**THE RECORDS**:
---+---

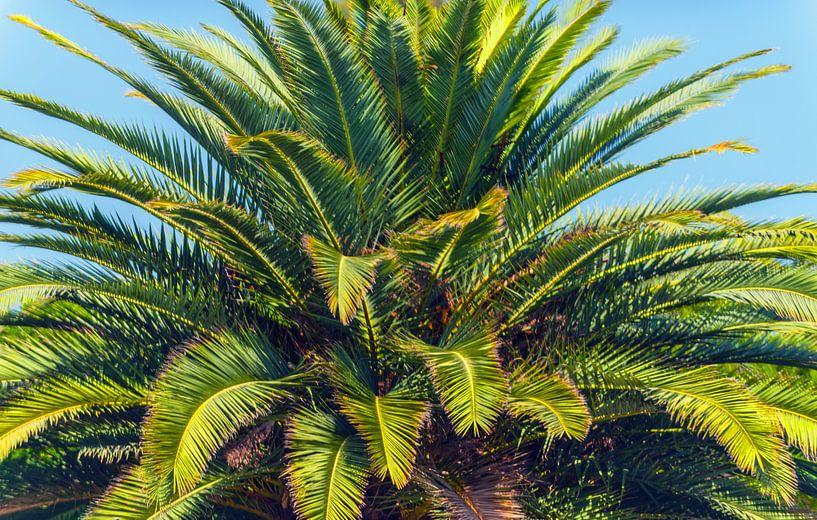 Palmboom van Brian Morgan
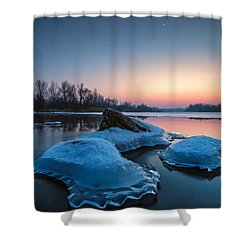Icy Jellyfish Shower Curtain by Davorin Mance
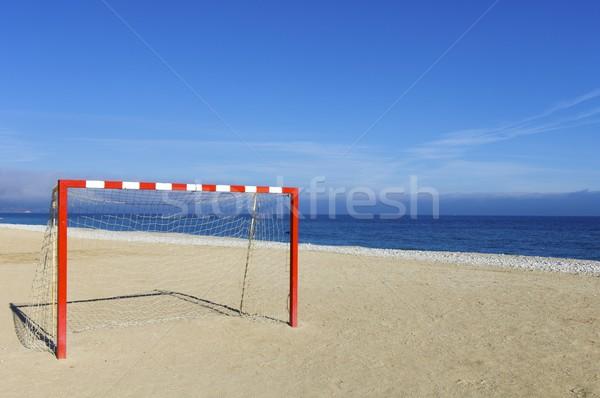 goal Stock photo © pedrosala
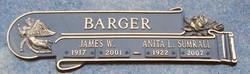 Anita L. <i>Sumrall</i> Barger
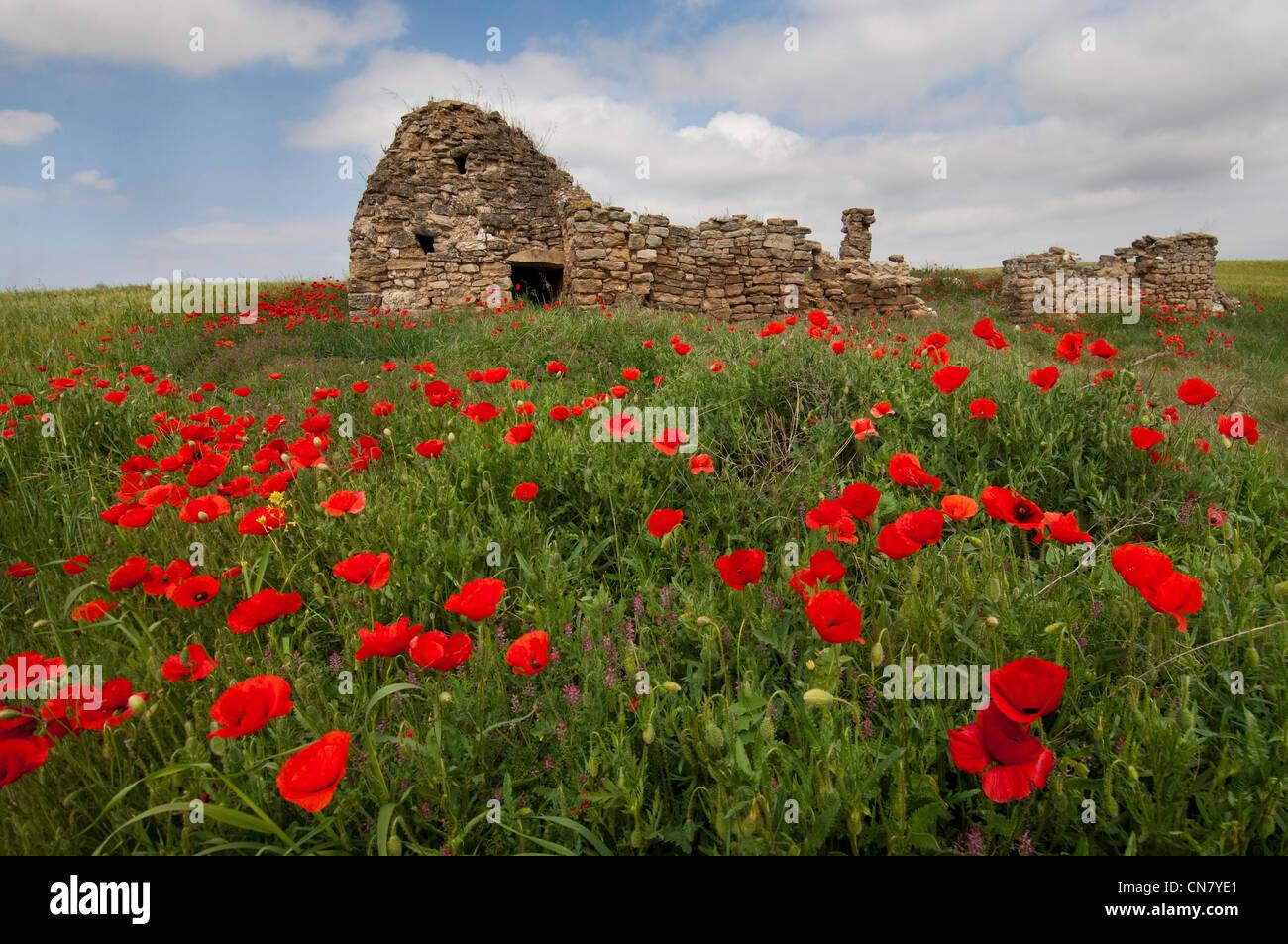 Spain, La Rioja, Logrono, stone shepherd's hut like a provencal borie, amidst a flower - Stock Image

---+---

**PROBLEM DESCRIPTION**: Write out again only the lines from the line that contains "Anita L. <i>Sumrall</i> Barger" through the last line of the records, both ends included, without any of the pictures.

**ANSWER TO THIS PROBLEM**:
 Anita L. <i>Sumrall</i> Barger
 Spain, La Rioja, Logrono, stone shepherd's hut like a provencal borie, amidst a flower - Stock Image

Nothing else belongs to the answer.